1. Il matrimonio nel Vecchio Testamento
La Bibbia riflette un’evoluzione notevole nella concezione giudaica e cristiana del matrimonio. I primi accenni sul matrimonio risalgono al tempo in cui i primi israeliti a stento si distinguevano dai loro vicini pagani, per arrivare poi fino allo storico parallelo istituito nella lettera agli Efesini tra l’amore sponsale e l’amore di Cristo che ha dato se stesso per coloro che ha redento.
Gesù stesso ha sottolineato che le antiche leggi sul matrimonio erano adattate alla "durezza di cuore" di Israele (Mt. 19,8). Era tollerata la poligamia (cfr. 1 Sam. 1,2); alcuni matrimoni tra congiunti erano perfino richiesti per perpetuare la discendenza fisica (Dt. 25,5-10); e il marito poteva ripudiare sua moglie per un certo numero di mancanze (Dt. 24,1-4). Il significato più antico del comandamento "non commettere adulterio" era che un uomo non doveva violare i diritti di proprietà che un marito aveva sulla propria moglie. L’uomo non commetteva peccato se aveva una relazione sessuale al di fuori della famiglia, a meno che avesse una relazione con la donna di un altro marito.La concezione di un doppio criterio di valutazione per l’uomo e per la donna ha una lunga storia.
I testi più recenti del Vecchio Testamento riflettono un crescente processo di purificazione intrapreso da Israele nei riguardi del matrimonio. Il secondo racconto della creazione (Gen. 2) indica che il matrimonio non è semplicemente un accordo raggiunto in vista della procreazione, ma che l’uomo e la donna sono creati per sostenersi a vicenda in un’intima amicizia. Ognuno completa l’altro vivendo insieme e diventando una sola carne. Il matrimonio è una vita a due voluta di Dio, a dispetto di tutti i disagi causati dal peccato della prima coppia.
Nonostante le clausole della legge che concedevano il divorzio per ripudio, lo scrittore dei Proverbi raccomanda agli uomini di vivere in amore e fedeltà verso la donna della loro giovinezza (5,15-20). Il profeta Malachia inveì contro il divorzio considerandolo una pratica che Dio ha in odio (2,15), e fece un significativo passo avanti definendo il matrimonio un’alleanza che aveva Dio come testimone (2,14).
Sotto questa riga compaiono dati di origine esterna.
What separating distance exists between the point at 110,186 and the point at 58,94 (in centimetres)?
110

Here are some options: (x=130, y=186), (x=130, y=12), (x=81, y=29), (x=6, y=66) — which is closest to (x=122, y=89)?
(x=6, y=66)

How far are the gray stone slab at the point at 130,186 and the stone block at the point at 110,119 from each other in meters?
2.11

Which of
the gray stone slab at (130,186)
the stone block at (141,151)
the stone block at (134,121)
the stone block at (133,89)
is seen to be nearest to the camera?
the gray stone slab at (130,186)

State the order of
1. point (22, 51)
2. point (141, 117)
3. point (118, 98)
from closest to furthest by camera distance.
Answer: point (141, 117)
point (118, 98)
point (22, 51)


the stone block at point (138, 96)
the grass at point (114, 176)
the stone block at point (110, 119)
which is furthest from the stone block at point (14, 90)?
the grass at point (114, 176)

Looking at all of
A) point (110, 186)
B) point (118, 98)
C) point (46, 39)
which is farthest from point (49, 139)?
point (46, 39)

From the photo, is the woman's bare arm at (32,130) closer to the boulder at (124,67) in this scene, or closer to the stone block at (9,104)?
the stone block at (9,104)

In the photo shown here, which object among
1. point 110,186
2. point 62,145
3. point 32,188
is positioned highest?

Se il matrimonio è un patto, allora attorno alla relazione tra marito e moglie si sviluppa subito una ricchezza di valori religiosi, come la reciproca fiducia, gli impegni sacri assunti, la fedeltà di Dio. Il tema dell’alleanza è stata la grande forza di purificazione che ha portato all’ideale cristiano del matrimonio celebrato nella legge del Signore. Quasi alla vigilia dell’era cristiana, il libro di Tobia ha presentato un quadro altamente spirituale di una coppia che viveva alla presenza di Dio. In spirito di fedeltà e di preghiera, consacrati per tutta la vita all’ideale di un sano matrimonio (cfr. specialmente (Tb. 8,5-8).
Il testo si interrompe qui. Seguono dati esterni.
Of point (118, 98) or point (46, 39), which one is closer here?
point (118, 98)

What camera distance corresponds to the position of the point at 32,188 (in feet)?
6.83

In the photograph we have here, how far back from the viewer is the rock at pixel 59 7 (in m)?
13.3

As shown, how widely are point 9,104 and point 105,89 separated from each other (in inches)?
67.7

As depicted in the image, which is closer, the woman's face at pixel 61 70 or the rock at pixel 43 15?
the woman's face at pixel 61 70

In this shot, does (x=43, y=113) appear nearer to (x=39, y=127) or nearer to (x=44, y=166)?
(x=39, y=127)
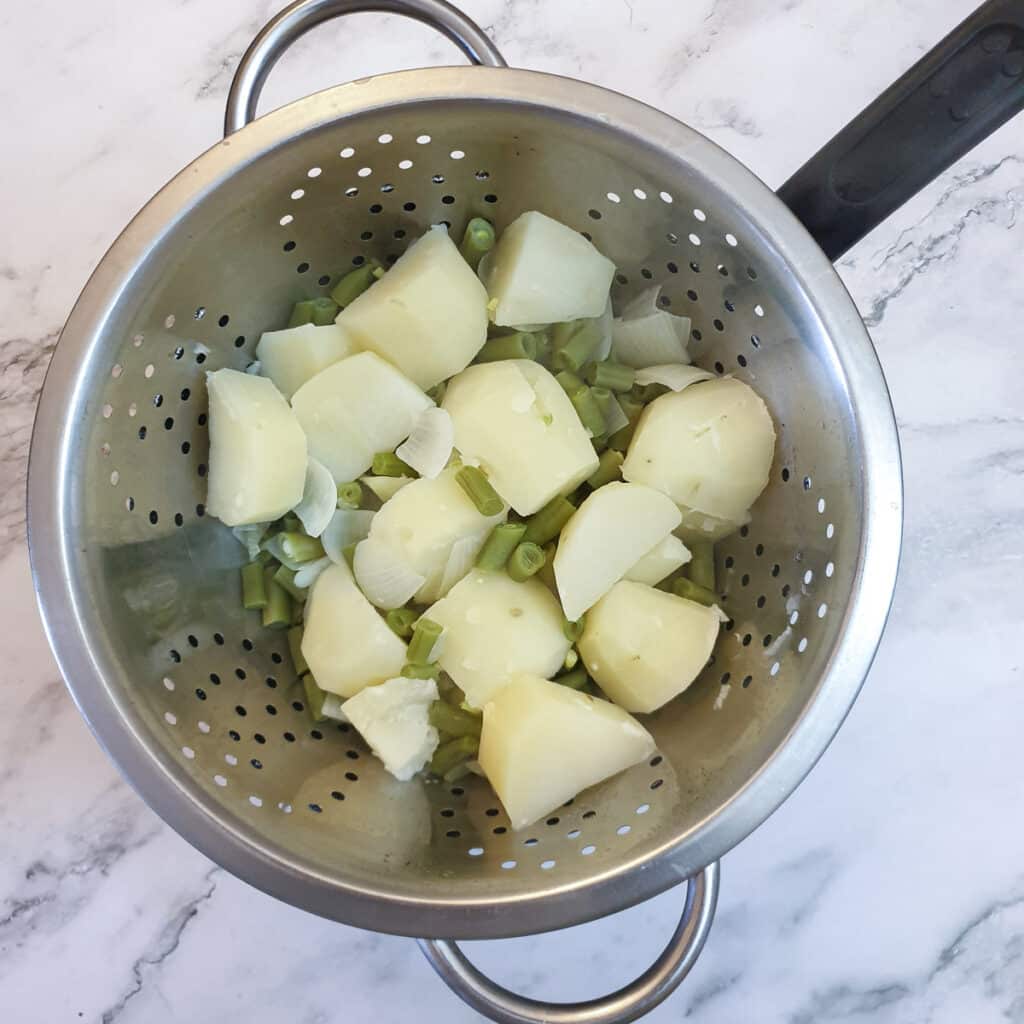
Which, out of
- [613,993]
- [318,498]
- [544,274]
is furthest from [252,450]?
[613,993]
2. Il pensiero di Gesù sul matrimonio
Gesù si inserì nella tradizione della riforma prospettata da Malachia e da Tobia, quando egli dettò il principio assoluto: "L’uomo non separi ciò che Dio ha unito" (Mt. 19,6). Gesù rese obbligatorio per i suoi seguaci l’ideale seguito da Dio nel suo patto con Israele, in cui egli rimane fedele anche quando Israele si ribella con il peccato. Nel Vangelo di Marco, Gesù ha stabilito il principio rivoluzionario che nel matrimonio anche la moglie ha dei diritti che vengono violati dall’infedeltà di suo marito: "Chi ripudia la propria moglie e ne sposa un’altra, commette adulterio contro di lei" (Mc. 10,11). Secondo Matteo, Gesù si appellò all’intenzione originale di Dio nel creare l’uomo e la donna, perché vivessero non come due esseri separati ma formassero un’unica realtà in una unione consacrata da Dio stesso.
3. Testi del Nuovo Testamento che riflettono il pensiero di Gesù
Assieme a queste parole insistenti di Gesù noi dobbiamo prendere in considerazione le qualità dell’amore e della dedizione che egli ha manifestato quando affrontò la morte per l’umanità peccatrice. L’amore di Gesù per coloro che egli redime costituisce il vero fondamento dell’amore cristiano nel matrimonio. Infatti nel N.T. egli paragonò gli uomini redenti ad un popolo che Cristo ama come la sua sposa (2 Cor. 11,2; Ap. 19,7; 21,9).
In una delle sue prime lettere, S. Paolo ci ha lasciato la dottrina di Gesù circa gli obblighi che marito e moglie devono avere per tutta la vita nell’ambito del matrimonio (1 Cor. 7,10-11). Paolo ha messo in evidenziala piena parità del marito e della moglie nel matrimonio, un colpo tremendo anche se non apprezzato in favore della parità dei diritti della donna: "La moglie non è arbitro del proprio corpo, ma lo è il marito; allo stesso modo il marito non è arbitro del proprio corpo, ma lo è la moglie" (1 Cor. 7,4).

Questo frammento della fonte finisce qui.